The result of having a new town in the neighbourhood of the old local authority is that the old local authority must provide schools, welfare and health services, and all the other local authority services before any real return is received from the increased rateable value. The local authority has to finance these social services for several years before it sees the return. That is a heavy burden on the rates.

Under town development, the normal procedure is an agreement between the exporting authority and the receiving authority which sets out clearly how the scheme is to be financed, both by subsidies from the Ministry on certain subjects, such as housing, and by finance and support from the exporting authority. There, before the project is started on, the contribution which is to be made from the Exchequer and from the exporting authority is known. But there does not seem to be anything so certain in the case of the development corporation and the local authority. It all seems to be left to the discretion of the development corporation and what good will it feels towards the local authority whether it will make that contribution.

I would like to have seen the duty imposed on the development corporation in a specific form of regulations by the Minister making certain that there is a substantial contribution towards the rates and that this burden on the rates, which many local authorities feel heavily, is relieved for certain, so that we can see that it is so relieved by regulations coming before the House.

Mr. James Allason (Hemel Hempstead)

I imagine that the Parliamentary Secretary will read from his Ministerial brief that all this is taken care of by the future expansion of rateable value and that there is no need to worry because at some stage the town will be that much richer and will have caught up with its backlog of expenditure. I want to inform the Committee that that simply does not happen.

That was the argument used by the Conservative Government back in 1958, when the general grant system was introduced. They assured Hertfordshire, which was the outstanding county, which has a number of new towns and has extreme experience of what happens when new towns are introduced into an area and of the expense which falls on the rates, that everything would be all right because experience would prove that there would be no great call on the rates. This is a fallacy. It is not possible to give proof by any system of logic. One can prove it only by the actual facts.

The facts are that in 1959–60, when the general grants started, Hertfordshire was receiving its proportion of sums from the Treasury as a contribution to relevant expenditure on which rates are paid. At that stage of relevant expenditure, about 55.5 per cent. of national relevant expenditure was paid for by the Treasury. Hertfordshire received 55.7 per cent. Every year thereafter, however, the proportion has dropped to 54 per cent. in one year, 53 per cent. another year, and so on, downwards until now, in 1966–67, Hertfordshire receives only 49.5 per cent. Treasury grant for rele- vant expenditure. This is directly as a consequence of the heavy cost of an expanding population.

My hon. Friend the Member for Crosby (Mr. Graham Page) has described the many calls which come on a local authority to provide services ahead of the time when there is an increase in rate-borne expenditure. One would certainly think that after two or three years matters would catch up, but where there is a steady expansion they never do catch up. It is necessary, therefore, for the Government to make a substantial contribution when there is an expansion of population by way of a new town. I sincerely hope that the Government will accept the Amendment.

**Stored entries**
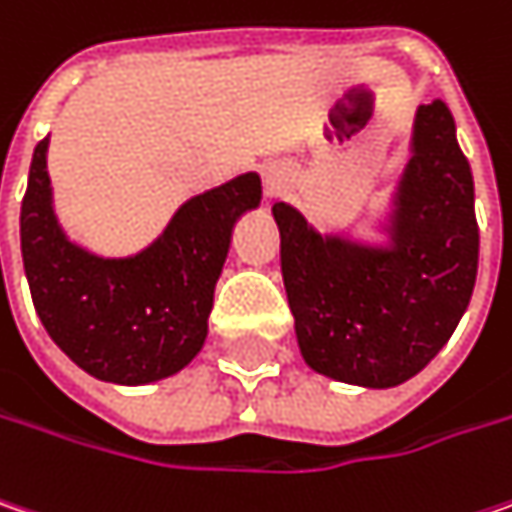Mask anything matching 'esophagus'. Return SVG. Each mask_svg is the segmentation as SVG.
Masks as SVG:
<instances>
[{
  "mask_svg": "<svg viewBox=\"0 0 512 512\" xmlns=\"http://www.w3.org/2000/svg\"><path fill=\"white\" fill-rule=\"evenodd\" d=\"M286 182V170L278 165H269L263 170V185H266V194L275 196L281 194V188H284Z\"/></svg>",
  "mask_w": 512,
  "mask_h": 512,
  "instance_id": "1",
  "label": "esophagus"
}]
</instances>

**Directions**
[1] In the new-towns debate, what share of Treasury grant for relevant expenditure does Hertfordshire receive in 1966–67?
[2] List every percentage that the new-towns debate gives for Hertfordshire's share of Treasury grant.
None of the records is needed here.

**Worked answers**
[1] 49.5 percent

[2] 55.7 percent, 54 percent, 53 percent, 49.5 percent